In Canada, NTSAD helped fund a pilot programme for Tay-Sachs detection in newborns in Quebec. "When therapy becomes available for Tay Sachs and Sandhoff, discovering the diseases as early as possible will be essential," the organisation says.

There is also the issue of cost. Zolgensma, the gene therapy for SMA, became the most expensive in US history when it was approved by the FDA in 2019 at $2.1 million per patient. That is so out of reach for many that its maker, Novartis, launched a global lottery offering a hundred free treatments per year. For perspective, about 60,000 children are estimated to be diagnosed with SMA per year.

Even in countries with state-funded healthcare, officials may balk at such prices.
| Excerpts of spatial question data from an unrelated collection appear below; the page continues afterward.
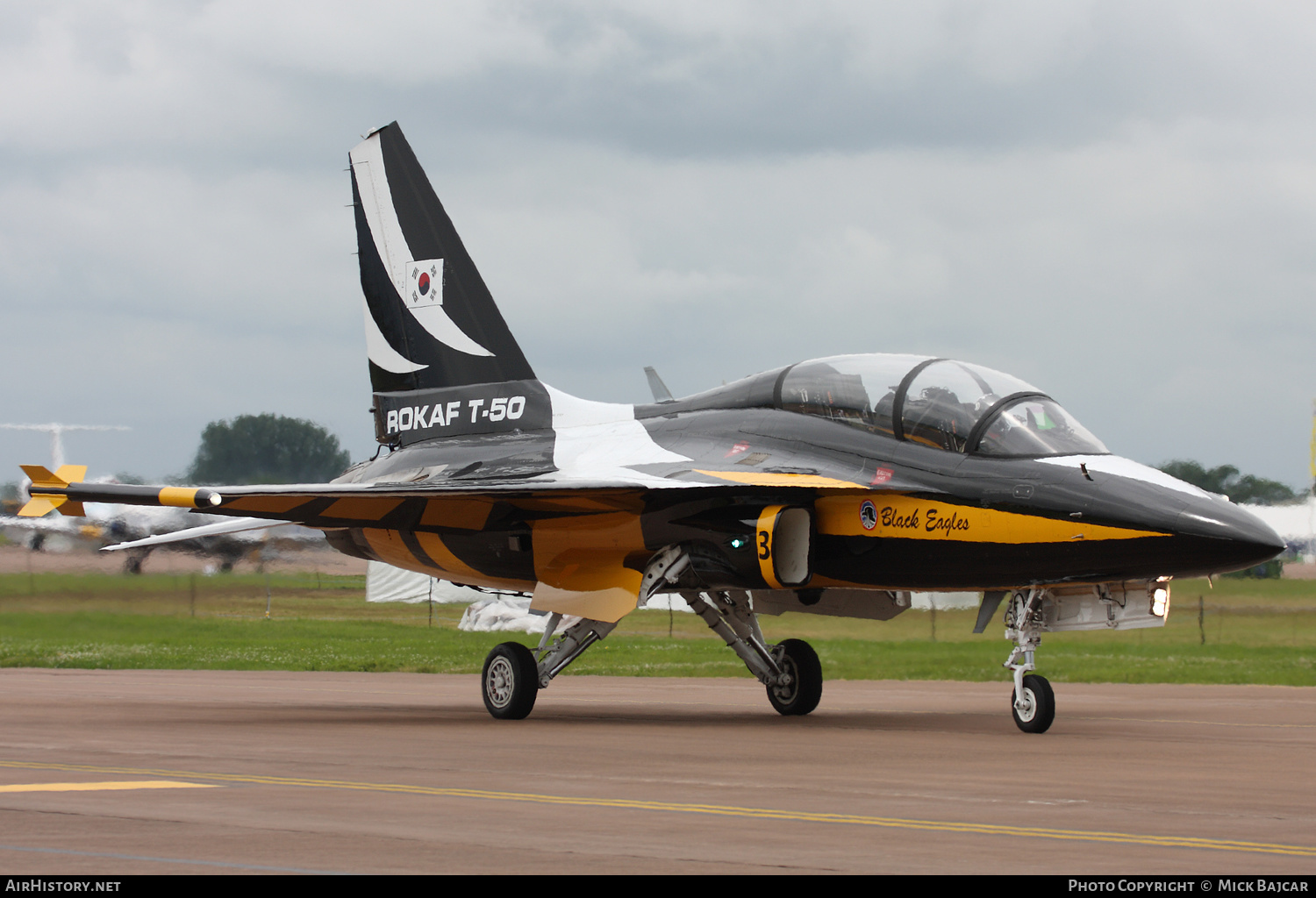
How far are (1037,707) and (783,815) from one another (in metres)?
5.60

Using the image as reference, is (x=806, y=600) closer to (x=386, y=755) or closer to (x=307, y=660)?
(x=386, y=755)

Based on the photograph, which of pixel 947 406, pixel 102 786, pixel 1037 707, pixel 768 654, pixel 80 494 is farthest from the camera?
pixel 768 654

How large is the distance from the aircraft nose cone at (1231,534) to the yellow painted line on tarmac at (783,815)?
15.7ft

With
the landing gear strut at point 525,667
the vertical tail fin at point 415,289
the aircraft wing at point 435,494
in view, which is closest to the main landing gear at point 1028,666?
the aircraft wing at point 435,494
England's NHS only agreed to fund cerliponase alfa, a drug that treats the incurable Batten disease, weeks before families of patients were due to take it to court. Mr Lewi says two eligible children in the UK died in between the end of clinical trials and the drug itself becoming available.

Perhaps, in comparison with 1881 (or even 2011), these are good problems to have. Ms Benson says: "We are standing on the shoulders of Miss Elliott, and all the children and patients who have been diagnosed with Tay-Sachs, leading us towards those treatments. I know that she's still a part of that effort, and that it's a valuable part."

In fact, Ms Benson's other daughter, who was seven years old when Elliott died and is now 17, hopes to study genetics at university, inspired by her experience with NTSAD and her sister.

In Toronto, if luck holds, Ms Margani hopes to be celebrating Siena's sixth birthday this May. "I can't see, knock on wood, anything preventing that from happening," she says. "I feel a sense of relief when her birthday passes, because it's like, 'okay, phew, we got through another year'.

"Her birthdays are very bittersweet. I'm happy that she's here with us and we're able to celebrate her, but I know she's not going to be with us forever, so that nagging thought – will this be the last birthday that I get to celebrate? – is always in the back of my mind. That's why they're so important to us, I guess."